Cumhurbaşkanı Recep Tayyip Erdoğan, Tekirdağ'ın Ergene ilçesindeki konuşmasında kişilik haklarına saldırıda bulunduğu gerekçesiyle CHP Edirne Milletvekili Erdin Bircan hakkında 100 bin liralık manevi tazminat davası açtı.

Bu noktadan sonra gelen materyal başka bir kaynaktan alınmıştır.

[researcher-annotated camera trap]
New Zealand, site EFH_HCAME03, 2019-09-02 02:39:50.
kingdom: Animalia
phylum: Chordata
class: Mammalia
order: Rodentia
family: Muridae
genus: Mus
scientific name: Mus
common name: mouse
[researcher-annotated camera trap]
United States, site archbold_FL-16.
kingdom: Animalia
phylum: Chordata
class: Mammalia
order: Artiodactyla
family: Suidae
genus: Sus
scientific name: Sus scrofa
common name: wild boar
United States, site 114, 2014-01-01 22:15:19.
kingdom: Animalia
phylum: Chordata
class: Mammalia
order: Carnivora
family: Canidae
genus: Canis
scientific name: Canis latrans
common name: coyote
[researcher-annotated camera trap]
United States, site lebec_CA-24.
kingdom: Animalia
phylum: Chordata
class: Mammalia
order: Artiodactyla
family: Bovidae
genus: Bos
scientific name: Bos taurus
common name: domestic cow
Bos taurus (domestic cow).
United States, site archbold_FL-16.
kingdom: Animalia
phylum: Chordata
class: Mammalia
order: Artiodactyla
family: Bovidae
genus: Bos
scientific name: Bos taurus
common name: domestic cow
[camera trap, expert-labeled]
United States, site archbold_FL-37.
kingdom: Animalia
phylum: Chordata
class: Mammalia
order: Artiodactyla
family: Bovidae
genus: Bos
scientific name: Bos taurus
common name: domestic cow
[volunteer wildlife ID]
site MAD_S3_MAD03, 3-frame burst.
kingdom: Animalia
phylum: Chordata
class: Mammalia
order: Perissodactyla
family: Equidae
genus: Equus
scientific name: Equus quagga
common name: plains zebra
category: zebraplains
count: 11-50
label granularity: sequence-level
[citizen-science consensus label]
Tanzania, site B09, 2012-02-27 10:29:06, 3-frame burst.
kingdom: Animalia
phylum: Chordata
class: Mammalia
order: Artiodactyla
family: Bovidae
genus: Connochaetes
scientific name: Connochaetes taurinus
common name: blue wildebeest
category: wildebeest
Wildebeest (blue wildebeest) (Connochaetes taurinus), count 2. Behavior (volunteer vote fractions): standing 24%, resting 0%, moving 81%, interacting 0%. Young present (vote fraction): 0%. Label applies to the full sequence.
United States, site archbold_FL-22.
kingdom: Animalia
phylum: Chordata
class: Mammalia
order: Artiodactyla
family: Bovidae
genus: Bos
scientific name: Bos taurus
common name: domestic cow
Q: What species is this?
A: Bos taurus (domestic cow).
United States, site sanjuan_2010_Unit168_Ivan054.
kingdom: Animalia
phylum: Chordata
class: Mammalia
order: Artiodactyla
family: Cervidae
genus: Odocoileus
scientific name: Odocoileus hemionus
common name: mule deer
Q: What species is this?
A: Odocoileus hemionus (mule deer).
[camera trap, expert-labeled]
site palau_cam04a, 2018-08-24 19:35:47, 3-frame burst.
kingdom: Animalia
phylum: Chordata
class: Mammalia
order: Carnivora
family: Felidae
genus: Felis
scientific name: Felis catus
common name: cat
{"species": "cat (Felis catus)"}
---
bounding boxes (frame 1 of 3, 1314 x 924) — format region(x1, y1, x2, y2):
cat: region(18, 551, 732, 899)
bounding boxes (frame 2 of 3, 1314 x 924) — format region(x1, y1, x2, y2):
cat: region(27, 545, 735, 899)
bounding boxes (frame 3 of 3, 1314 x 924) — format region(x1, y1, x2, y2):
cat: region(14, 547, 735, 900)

Erdoğan'ın avukatı Hüseyin Aydın'ın açtığı davanın dilekçesinde, Bircan'ın 26 Kasım 2017'de Tekirdağ'ın Ergene ilçesindeki konuşmasında, Erdoğan'a yönelik kişilik haklarını ihlal edici mahiyette, şahsiyet haklarına saldırı kastıyla ağır hakaretlerde bulunduğu belirtildi.

Dilekçede şöyle denildi:

"Davalının Sayın Cumhurbaşkanımıza yönelik sarf ettiği ifadeler, Fetullahçı Terör Örgütü'nün Sayın Cumhurbaşkanımıza yönelik uzun zamandan beri yürüttüğü algı oluşturma çabalarının bir parçası olup, münferit bir hadise olarak değerlendirilmesi mümkün değildir. Esasında davalının ve mensubu bulunduğu siyasi partinin Sayın Cumhurbaşkanımıza yönelik söylemleri, FETÖ'nün söylemleriyle birebir örtüşmekte olup bu doğrultudaki söylem ve politikanın örgüt tarafından adı geçen siyasi partiye empoze edildiği hususunda toplumda yaygın bir kanaat oluşmuştur."

"Hakaret teşkil edecek nitelendirmelerden uzak durmaları gerekir"

Dilekçede, 17-25 Aralık yargı darbesi girişiminden hemen sonra FETÖ terör örgütü öncülüğünde Cumhurbaşkanı Erdoğan'a yönelik algı oluşturmak maksadıyla içeride ve dışarıda yaygın bir kampanya yürütüldüğü, Bircan'ın mensubu olduğu partinin de Genel Başkan düzeyinde bu kampanyayı sahiplendiği ve Erdoğan hakkında algı oluşturmak için yoğun çaba sarf ettiği bildirildi.

Kampanyanın, 17-25 Aralık yargı darbesine meşruiyet kazandırmak ve algı oluşturmak amacıyla planlanıp icra edildiği hususunda tereddüt bulunmadığına yer verilen dilekçede, şu ifadeler kullanıldı:

"17-25 Aralık darbesinin azmettiricilerinin, Türkiye'de başarısız olmanın verdiği kin ve öfkeyle ABD'de adli soruşturma kılıfı altında benzer iddialarla dava açtığı ve davanın kamuoyuna yansıtıldığı bugünlerde, aynı kampanyanın FETÖ tarafından başlatılması ve eş zamanlı olarak davalı ve mensubu olduğu parti tarafından asılsız iddiaların dile getirilmesi ve hakarete varan ifadelerle kullanılması, yukarıda ifade edilen iş birliğinin bir yansıması olup, tesadüf olarak nitelendirilmesi mümkün değildir.

Bircan'ın açıklamalarının düşünce ve ifade hürriyeti çerçevesinde değerlendirilip hukuken mazur görülmesinin mümkün olmadığı, orantısız ve gerekli olmayan sözler ile hakaret içeren konuşmanın düşünce açıklaması olarak kabul edilemeyeceği belirtilen dilekçede, eleştiri hakkını kullanan kişilerin sorumluluk bilinciyle davranmaları, hakaret teşkil edecek nitelendirmelerden uzak durmaları gerektiği bildirildi.